• **Pertanyaan Latihan**:
A. Ubah paragraf artikel tentang sindrom patah hati yang diawali "Krakower menjabarkan" menjadi daftar poin yang lebih ringkas, tanpa menghilangkan fakta utamanya.
B. Tulis lanjutan artikel tentang sindrom patah hati, dimulai setelah kalimat terakhirnya.

• **Teks Hasil Ekstraksi**:
============

Jakarta, CNN Indonesia — Jangan lama-lama bersedih saat Anda sedang patah hati. Menurut para ahli, kondisi patah hati atau sedih yang dialami seseorang lebih cepat mengantar dia pada kematian.
Melansir LiveScience, menurut asisten kepala psikiatri di Zucker Hillside Hospital New York, Scott Krakower, secara medis hal tersebut bisa dibenarkan. Artinya, dunia medis memang mengenal istilah sindrom patah hati.
“Sindrom patah hati dapat terjadi sebagai respons dari penyebab stres akut dalam kehidupan seseorang,” kata Krakower.
Krakower menjabarkan, kondisi stres bisa disebabkan oleh kepergian atau kematian seseorang yang amat dicintai. Selain itu, situasi menakutkan seperti kekerasan di rumah tangga atau perkelahian.
Menurut sebuah penelitian yang dipublikasikan dalam JAMA Internal Medicine pada 2014, mengetahui atau menemukan seseorang yang dicinta atau pasangan meninggal dapat meningkatkan risiko serangan jantung dan stroke dalam beberapa bulan setelahnya.

============

• **Bahan yang Disediakan**:
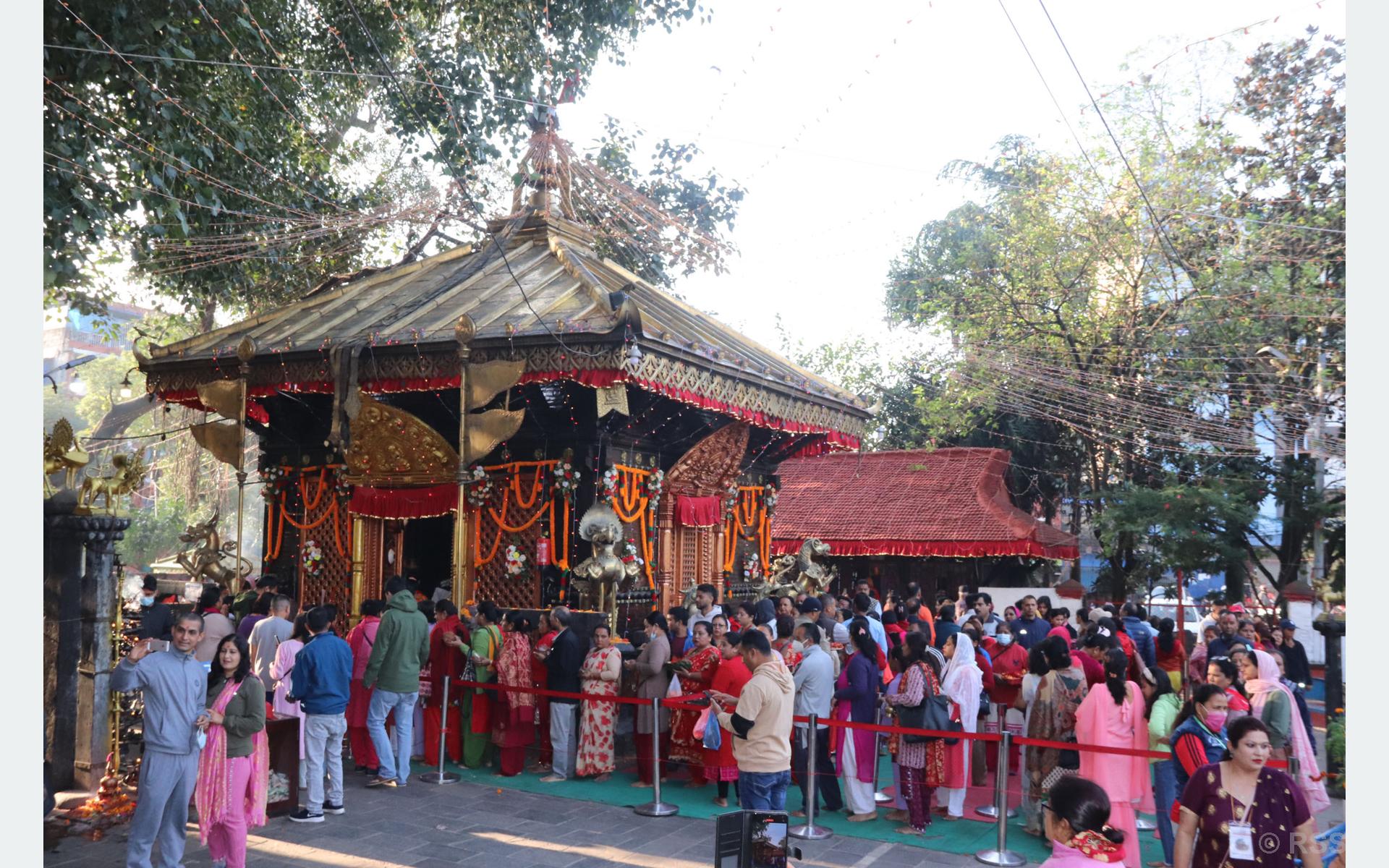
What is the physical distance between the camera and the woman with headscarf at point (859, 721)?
28.6ft

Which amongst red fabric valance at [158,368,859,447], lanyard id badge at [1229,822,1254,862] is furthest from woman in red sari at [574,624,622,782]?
lanyard id badge at [1229,822,1254,862]

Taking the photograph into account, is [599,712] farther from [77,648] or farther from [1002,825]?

============

• **Jawaban per Tugas**:
A.
Menurut Krakower, stres dapat dipicu oleh:
- kepergian atau kematian orang yang sangat dicintai;
- situasi menakutkan, seperti kekerasan dalam rumah tangga atau perkelahian.

B.
Para peneliti menemukan orang lansia yang kehilangan pasangan hidupnya dua kali berisiko mengalami serangan jantung atau stroke 30 hari setelah kematian sang pasangan dibandingkan orang yang tidak kehilangan.
Krakower menyatakan belum jelas frekuensi kejadian stroke akibat sindrom patah hati, namun ada beberapa kasus yang pernah tercatat.
“Namun, seseorang akan lebih mungkin terkena serangan jantung atau stroke pada masa setelah kematian seseorang yang dekat dengannya, entah secara spesifik berkaitan dengan sindrom patah hati atau tidak,” kata Krakower.
Krakower menambahkan, penting bagi orang yang ditinggal untuk dapat berduka dan mengungkapkan perasaan mereka, bukan menyimpan dalam diri. Bila merasa ada gejala fisik tertentu setelah kehilangan seseorang, maka harus segera periksa diri ke dokter.
Salah satu contoh nyatanya adalah saat Debbie Reynolds yang ditinggal anak kesayangannya, Carrie Fisher. Reynolds meninggal selang satu hari setelah meninggalnya Fisher. Kepergian Fisher menyisakan duka yang mendalam pada ibunya.
Larut dalam sedih ini membuat Reynolds akhirnya menyusul sang anak.
Hal ini terjadi juga pada kasus perampokan yang terjadi di Pulomas, dapat menjadi trauma bagi mereka yang ditinggalkan korban.
Menurut American Heart Association (AMA), sindrom patah hati ini juga dikenal sebagai stress-induced cardiomyopathy dan takotsubo cardiomyopathy. Sindrom ini dapat terjadi bahkan pada mereka yang sehat alias tidak memiliki riwayat penyakit kronis seperti jantung.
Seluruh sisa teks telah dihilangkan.